Texto seleccionado>
━━━━━━
No se ha perdido ningún sarao antisistema de los últimos años: de las violentas
marchas contra el Banco Mundial a las protestas por la guerra de Irak, pasando
por el asalto a los consulados de Francia y Suiza en Barcelona en 2003. También
hizo campaña a favor de Enric Duran Giralt, el Robin de los bancos, que levantó
medio millón de euros a distintas entidades bancarias.
Entre
protesta y protesta estudió Filosofía en la Universidad de Barcelona, con un
año de Erasmus en Milán. Eso sí, la brillante Colau, aplaudida por su
afiladísima oratoria, no logró completar la carrera: le quedan dos asignaturas
para licenciarse. «Le prometí a mi abuelo que la acabaría... Pero ahora mismo
no tengo tiempo», asegura.
Tras
la universidad, Colau acumuló decenas de trabajos «precarios»: encuestadora,
traductora, productora... En 2001, a punto estuvo de dedicarse a la televisión:
hizo de actriz y guionista en Dos + Una, una fracasada serie de Antena 3 que
mezclaba realidad y ficción, con sus tres hermanas pequeñas de protagonistas.
«Digamos que las series no eran lo mío», bromea Colau sobre aquel proyecto
fallido.
El
traspié frustró su vocación televisiva, así que Colau volvió a su oficio
predilecto: el activismo. Hoy está en la nómina del Observatori Desc, una ONG
que le paga unos 1.400 euros netos al mes como asesora de vivienda. Aunque, con
los recortes, teme quedarse sin sueldo en verano, lo que la haría depender de
los ingresos de su pareja, un economista que trabaja en una fundación privada.
PROTESTONA
PROFESIONAL
Precisamente,
su empleo en la ONG le ha valido etiquetas como «profesional de la protesta».
La organización ha manejado subvenciones de unos 700.000 euros anuales, sobre
todo de la Generalitat y el Ayuntamiento de Barcelona. El destino de estos
fondos son vaporosos proyectos de cooperación internacional -«El derecho a la
ciudad» o «Mujer y vivienda: construyendo dignidad»- principalmente en
Latinoamérica.
━━━━━━
Material proporcionado>

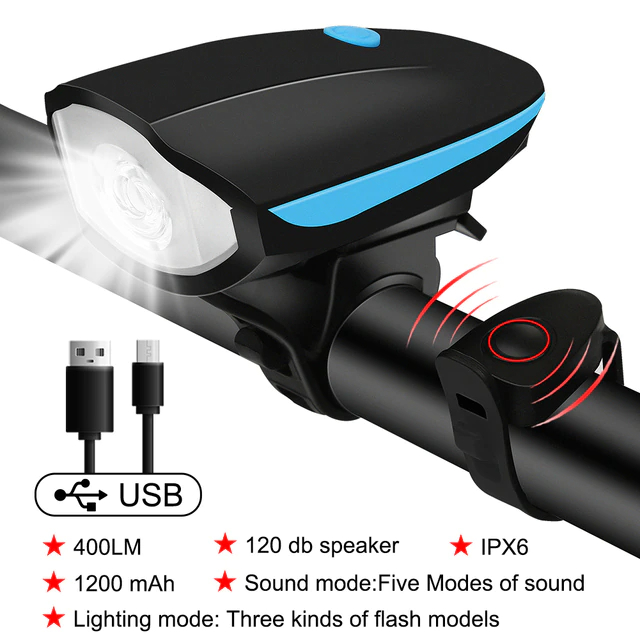 ไฟหน้าจักรยานแบบพร้อมแตรในตัว TB01 250 ลูเมนส์ Bike Light Waterproof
━━━━━━
Lista de tareas>
[a] Según el texto sobre Colau, ¿cuánto le paga al mes el Observatori Desc?
[b] Retoma, por favor, el texto sobre Colau y continúalo a partir de su última frase.

Respuestas>
[a] Unos 1.400 euros netos al mes.

[b]
Hoy,
dedica las 24 horas del día a su campaña contra el ladrillazo. Aunque ello
suponga robarle horas al descanso y, sobre todo, a su hijo de dos años, con
quien suele dejarse ver en las manifestaciones. «Menos mal que en la ONG me dan
flexibilidad de horarios, porque creen en la importancia de la Plataforma»,
dice Colau, quien este jueves presentará Sí se puede, un libro en el que relata
sus vivencias de estos años.
Hoy,
Colau vive en un piso de 80 metros cuadrados en el Eixample barcelonés, con una
renta mensual de unos 800 euros. Ya ha perdido la cuenta de los inmuebles que ha
habitado en su vida. En su biografía de alquilada, sólo hay una excepción: hace
una década fue okupa. Aquel fue uno de sus numerosos encontronazos con las
autoridades.
Allí,
en su piso familiar, vive con su hijo y su pareja, Adriá Alemany, otro cabecilla
de la Plataforma. Ambos se conocieron en 2006, durante el germen de este
movimiento antidesahucios. «Me encantó su constancia y que no se tira el
rollo», dice él. «Se comporta igual en una asamblea que en el plató de un
programa de máxima audiencia. Casi no duerme. Se desvive por el movimiento. Lo
da todo».
Su
militancia en asuntos de vivienda comenzó hace una década. Su primera
iniciativa fue el Taller contra la Violencia Inmobiliaria y Urbanística.
Defendían a mayores con contrato de renta antigua, que sufrían mobbing de
propietarios e inmobiliarias. Fue en estos años cuando se hizo okupa, lo que le
costó un juicio por la vía civil.
De
ahí pasó a la campaña V de Vivienda. En aquella época, el gran problema no eran
los desahucios, sino los burbujizados precios de los pisos. Su iniciativa cuajó
entre los movimientos de izquierda, sobre todo por su pegadizo lema: «No vas a
tener casa en la puta vida».
Ada
Colau, sin embargo, ya atisbaba el estallido de la burbuja. De ahí que, en
2009, montara la PAH, que saltó a los titulares cuando lanzó su campaña de
bloquear desahucios con concentraciones a la puerta de los inmuebles
embargados. Y, finalmente, promovió una Iniciativa Legislativa Popular (ILP)
que acumuló 1,5 millones de firmas para su triple reivindicación: la dación en
pago retroactiva, la paralización de los desahucios y la creación de un parque
de viviendas de alquiler social.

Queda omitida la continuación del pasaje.